*About this task:*
Take the records below and retype them line by line, from the first line through the one containing "common name: mouse"; stop there.

*Entries supplied:*

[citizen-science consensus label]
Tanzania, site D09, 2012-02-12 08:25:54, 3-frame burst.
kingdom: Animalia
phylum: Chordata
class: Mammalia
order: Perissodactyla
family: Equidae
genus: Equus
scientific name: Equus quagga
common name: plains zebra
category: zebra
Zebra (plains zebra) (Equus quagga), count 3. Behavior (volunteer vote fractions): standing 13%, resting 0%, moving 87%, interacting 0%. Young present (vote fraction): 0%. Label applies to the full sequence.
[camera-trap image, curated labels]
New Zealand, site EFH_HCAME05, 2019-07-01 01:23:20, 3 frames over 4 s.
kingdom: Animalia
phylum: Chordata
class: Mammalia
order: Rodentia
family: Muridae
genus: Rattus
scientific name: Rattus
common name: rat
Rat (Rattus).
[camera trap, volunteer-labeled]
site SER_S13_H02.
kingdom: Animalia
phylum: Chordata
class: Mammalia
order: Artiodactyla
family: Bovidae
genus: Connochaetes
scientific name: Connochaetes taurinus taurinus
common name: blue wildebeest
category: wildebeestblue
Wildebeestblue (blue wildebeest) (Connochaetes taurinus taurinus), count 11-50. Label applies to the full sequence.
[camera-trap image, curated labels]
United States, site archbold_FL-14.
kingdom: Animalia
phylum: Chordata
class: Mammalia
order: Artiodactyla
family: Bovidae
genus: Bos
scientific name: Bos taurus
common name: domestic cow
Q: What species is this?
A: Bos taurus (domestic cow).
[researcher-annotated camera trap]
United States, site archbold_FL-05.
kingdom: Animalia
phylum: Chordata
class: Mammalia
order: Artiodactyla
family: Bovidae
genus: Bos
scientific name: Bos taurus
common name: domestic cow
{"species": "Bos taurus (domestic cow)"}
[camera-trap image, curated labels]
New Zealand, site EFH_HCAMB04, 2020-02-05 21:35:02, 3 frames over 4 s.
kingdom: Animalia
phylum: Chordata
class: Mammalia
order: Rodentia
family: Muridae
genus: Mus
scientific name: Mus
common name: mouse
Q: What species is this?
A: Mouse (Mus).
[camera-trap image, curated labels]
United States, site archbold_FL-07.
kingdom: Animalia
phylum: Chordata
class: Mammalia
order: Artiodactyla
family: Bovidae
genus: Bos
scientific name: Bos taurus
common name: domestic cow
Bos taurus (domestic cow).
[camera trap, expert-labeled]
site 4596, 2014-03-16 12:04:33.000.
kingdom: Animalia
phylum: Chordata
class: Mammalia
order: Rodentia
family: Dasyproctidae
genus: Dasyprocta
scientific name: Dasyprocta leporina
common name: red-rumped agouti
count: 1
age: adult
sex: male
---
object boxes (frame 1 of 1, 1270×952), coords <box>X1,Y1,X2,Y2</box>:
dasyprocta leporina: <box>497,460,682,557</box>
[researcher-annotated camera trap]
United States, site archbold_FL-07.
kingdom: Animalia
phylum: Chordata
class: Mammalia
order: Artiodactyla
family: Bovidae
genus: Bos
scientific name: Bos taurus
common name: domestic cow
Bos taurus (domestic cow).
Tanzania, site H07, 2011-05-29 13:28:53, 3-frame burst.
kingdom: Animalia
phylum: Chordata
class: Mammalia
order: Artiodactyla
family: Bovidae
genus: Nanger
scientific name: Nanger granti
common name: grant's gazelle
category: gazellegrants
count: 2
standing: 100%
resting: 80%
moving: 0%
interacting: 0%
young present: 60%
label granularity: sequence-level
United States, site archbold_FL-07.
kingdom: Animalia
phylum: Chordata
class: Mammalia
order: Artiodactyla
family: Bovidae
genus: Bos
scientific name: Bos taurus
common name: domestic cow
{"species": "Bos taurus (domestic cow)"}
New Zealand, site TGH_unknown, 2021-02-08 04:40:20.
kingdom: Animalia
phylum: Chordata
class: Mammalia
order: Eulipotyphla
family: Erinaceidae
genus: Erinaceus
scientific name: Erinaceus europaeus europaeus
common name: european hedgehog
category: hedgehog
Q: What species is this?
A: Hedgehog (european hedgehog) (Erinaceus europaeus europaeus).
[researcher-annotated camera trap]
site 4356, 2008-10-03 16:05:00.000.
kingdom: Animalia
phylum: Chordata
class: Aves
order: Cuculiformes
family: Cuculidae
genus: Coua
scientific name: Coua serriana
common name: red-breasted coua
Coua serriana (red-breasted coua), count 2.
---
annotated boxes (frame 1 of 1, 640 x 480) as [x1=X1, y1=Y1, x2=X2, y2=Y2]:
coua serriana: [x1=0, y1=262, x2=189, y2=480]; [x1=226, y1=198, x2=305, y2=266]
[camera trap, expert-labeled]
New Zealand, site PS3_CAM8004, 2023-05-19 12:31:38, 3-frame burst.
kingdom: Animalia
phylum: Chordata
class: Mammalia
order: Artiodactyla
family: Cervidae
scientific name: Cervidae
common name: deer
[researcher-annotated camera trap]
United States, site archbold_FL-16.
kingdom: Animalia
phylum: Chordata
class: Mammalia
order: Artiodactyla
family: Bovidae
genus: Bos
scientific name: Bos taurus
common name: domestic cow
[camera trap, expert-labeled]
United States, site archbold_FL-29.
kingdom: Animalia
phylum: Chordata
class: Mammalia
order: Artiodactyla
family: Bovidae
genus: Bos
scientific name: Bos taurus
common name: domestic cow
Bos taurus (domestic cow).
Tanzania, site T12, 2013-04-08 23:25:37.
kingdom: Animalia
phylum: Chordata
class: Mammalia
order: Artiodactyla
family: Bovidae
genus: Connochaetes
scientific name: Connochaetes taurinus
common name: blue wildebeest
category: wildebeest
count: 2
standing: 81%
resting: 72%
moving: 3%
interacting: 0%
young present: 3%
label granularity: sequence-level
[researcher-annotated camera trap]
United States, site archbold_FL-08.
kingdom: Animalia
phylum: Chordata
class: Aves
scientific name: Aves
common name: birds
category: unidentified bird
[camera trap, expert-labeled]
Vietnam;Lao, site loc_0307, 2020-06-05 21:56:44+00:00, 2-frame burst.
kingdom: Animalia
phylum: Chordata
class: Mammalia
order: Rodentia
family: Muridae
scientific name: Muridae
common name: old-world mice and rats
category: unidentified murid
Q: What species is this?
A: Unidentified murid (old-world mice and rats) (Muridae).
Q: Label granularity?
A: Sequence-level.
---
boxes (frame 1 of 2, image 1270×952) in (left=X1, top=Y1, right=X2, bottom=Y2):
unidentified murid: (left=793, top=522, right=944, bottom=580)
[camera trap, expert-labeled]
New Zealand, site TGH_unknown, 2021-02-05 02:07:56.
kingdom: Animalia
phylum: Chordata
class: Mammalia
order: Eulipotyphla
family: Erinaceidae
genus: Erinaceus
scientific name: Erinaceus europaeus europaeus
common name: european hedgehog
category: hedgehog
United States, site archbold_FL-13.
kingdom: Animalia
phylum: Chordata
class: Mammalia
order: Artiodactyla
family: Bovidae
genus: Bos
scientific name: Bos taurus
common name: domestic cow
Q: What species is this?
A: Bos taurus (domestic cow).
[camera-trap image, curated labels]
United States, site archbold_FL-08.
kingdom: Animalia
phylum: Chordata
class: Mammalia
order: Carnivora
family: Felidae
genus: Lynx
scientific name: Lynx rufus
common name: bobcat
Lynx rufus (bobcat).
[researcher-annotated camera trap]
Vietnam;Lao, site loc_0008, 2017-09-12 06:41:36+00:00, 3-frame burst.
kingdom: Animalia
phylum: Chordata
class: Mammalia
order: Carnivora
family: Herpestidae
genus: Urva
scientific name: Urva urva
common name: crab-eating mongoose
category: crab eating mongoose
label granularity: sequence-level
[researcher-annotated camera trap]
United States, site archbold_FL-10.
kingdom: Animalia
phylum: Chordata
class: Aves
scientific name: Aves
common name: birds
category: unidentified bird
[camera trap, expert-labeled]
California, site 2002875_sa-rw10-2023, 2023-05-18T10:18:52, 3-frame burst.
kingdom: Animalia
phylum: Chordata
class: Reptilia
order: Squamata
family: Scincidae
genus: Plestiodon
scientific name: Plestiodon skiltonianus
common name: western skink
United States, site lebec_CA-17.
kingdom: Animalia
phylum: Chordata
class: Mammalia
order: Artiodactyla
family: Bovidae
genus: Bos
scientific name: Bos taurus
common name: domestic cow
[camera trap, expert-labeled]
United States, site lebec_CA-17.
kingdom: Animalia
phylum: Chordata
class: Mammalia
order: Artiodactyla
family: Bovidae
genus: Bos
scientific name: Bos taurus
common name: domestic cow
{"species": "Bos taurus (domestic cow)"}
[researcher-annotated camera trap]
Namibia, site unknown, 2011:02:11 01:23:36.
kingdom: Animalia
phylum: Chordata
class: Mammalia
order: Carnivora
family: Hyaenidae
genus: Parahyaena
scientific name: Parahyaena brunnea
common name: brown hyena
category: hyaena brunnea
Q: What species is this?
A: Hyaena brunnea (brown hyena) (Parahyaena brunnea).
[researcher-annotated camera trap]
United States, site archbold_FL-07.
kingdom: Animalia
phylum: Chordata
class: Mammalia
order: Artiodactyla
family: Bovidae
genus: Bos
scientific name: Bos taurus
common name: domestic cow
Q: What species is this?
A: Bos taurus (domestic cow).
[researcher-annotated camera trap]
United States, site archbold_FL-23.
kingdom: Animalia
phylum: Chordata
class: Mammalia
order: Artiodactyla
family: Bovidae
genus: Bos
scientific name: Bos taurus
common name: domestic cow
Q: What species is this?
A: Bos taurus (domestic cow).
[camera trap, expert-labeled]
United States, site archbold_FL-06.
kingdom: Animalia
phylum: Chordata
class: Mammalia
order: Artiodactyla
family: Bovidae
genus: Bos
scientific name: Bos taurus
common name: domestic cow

*Result of this task:*
[citizen-science consensus label]
Tanzania, site D09, 2012-02-12 08:25:54, 3-frame burst.
kingdom: Animalia
phylum: Chordata
class: Mammalia
order: Perissodactyla
family: Equidae
genus: Equus
scientific name: Equus quagga
common name: plains zebra
category: zebra
Zebra (plains zebra) (Equus quagga), count 3. Behavior (volunteer vote fractions): standing 13%, resting 0%, moving 87%, interacting 0%. Young present (vote fraction): 0%. Label applies to the full sequence.
[camera-trap image, curated labels]
New Zealand, site EFH_HCAME05, 2019-07-01 01:23:20, 3 frames over 4 s.
kingdom: Animalia
phylum: Chordata
class: Mammalia
order: Rodentia
family: Muridae
genus: Rattus
scientific name: Rattus
common name: rat
Rat (Rattus).
[camera trap, volunteer-labeled]
site SER_S13_H02.
kingdom: Animalia
phylum: Chordata
class: Mammalia
order: Artiodactyla
family: Bovidae
genus: Connochaetes
scientific name: Connochaetes taurinus taurinus
common name: blue wildebeest
category: wildebeestblue
Wildebeestblue (blue wildebeest) (Connochaetes taurinus taurinus), count 11-50. Label applies to the full sequence.
[camera-trap image, curated labels]
United States, site archbold_FL-14.
kingdom: Animalia
phylum: Chordata
class: Mammalia
order: Artiodactyla
family: Bovidae
genus: Bos
scientific name: Bos taurus
common name: domestic cow
Q: What species is this?
A: Bos taurus (domestic cow).
[researcher-annotated camera trap]
United States, site archbold_FL-05.
kingdom: Animalia
phylum: Chordata
class: Mammalia
order: Artiodactyla
family: Bovidae
genus: Bos
scientific name: Bos taurus
common name: domestic cow
{"species": "Bos taurus (domestic cow)"}
[camera-trap image, curated labels]
New Zealand, site EFH_HCAMB04, 2020-02-05 21:35:02, 3 frames over 4 s.
kingdom: Animalia
phylum: Chordata
class: Mammalia
order: Rodentia
family: Muridae
genus: Mus
scientific name: Mus
common name: mouse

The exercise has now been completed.